Grading of the final test is cloaked in secrecy, determined by examiners drawn from the senior ranks of master sommeliers. Letters of recommendation, access to expensive wines for tasting practice and educational trips to wine regions are also needed to pass — and are all in the hands of these senior masters who are, overwhelmingly, older white men.
This dynamic has turned a system that should provide mentorship and equal opportunity to women into a bastion of sexual harassment and coercion.
“Among certain men, there’s no attempt to hide it and no shame in it,” said Jonathan Ross, 37, who has been a master sommelier since 2017. “It’s like something from another era.”
Geoff Kruth, 45, has long been one of the court’s leading educators — the founder and president of GuildSomm, a former board member, and featured as an authority in “Somm” and its sequels. Eleven women told the Times they had experienced sexual misconduct by Kruth; through a lawyer, he denied any impropriety. Last week, he resigned his position at GuildSomm “to remove the Guild from any controversy.”

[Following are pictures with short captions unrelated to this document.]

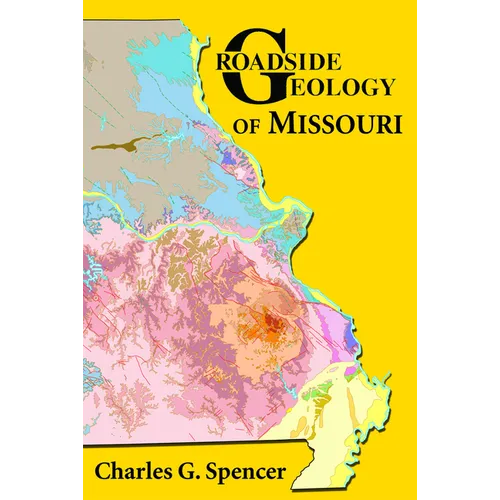 Roadside Geology of Missouri - Paperback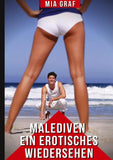 Malediven - Ein erotisches Wiedersehen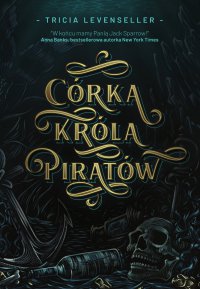 Córka Króla Piratów - Tricia levenseller, Tricia levenseller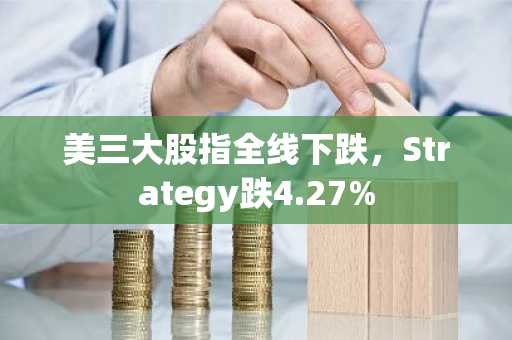 美三大股指全线下跌，Strategy跌4.27%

Jane Lopes, 35, a wine importer in New York, said Kruth suddenly slid his fingers inside her underpants and kissed her breast as they said good night after a 2013 dinner. Courtney Schiessl, 30, said that when she assisted Kruth at a 2013 event in Chicago, he asked her out for cocktails afterward, inquired which of the bartenders she would choose for sex, then insisted that the taxi driver skip her hotel and take them both to his — where she rejected his advances.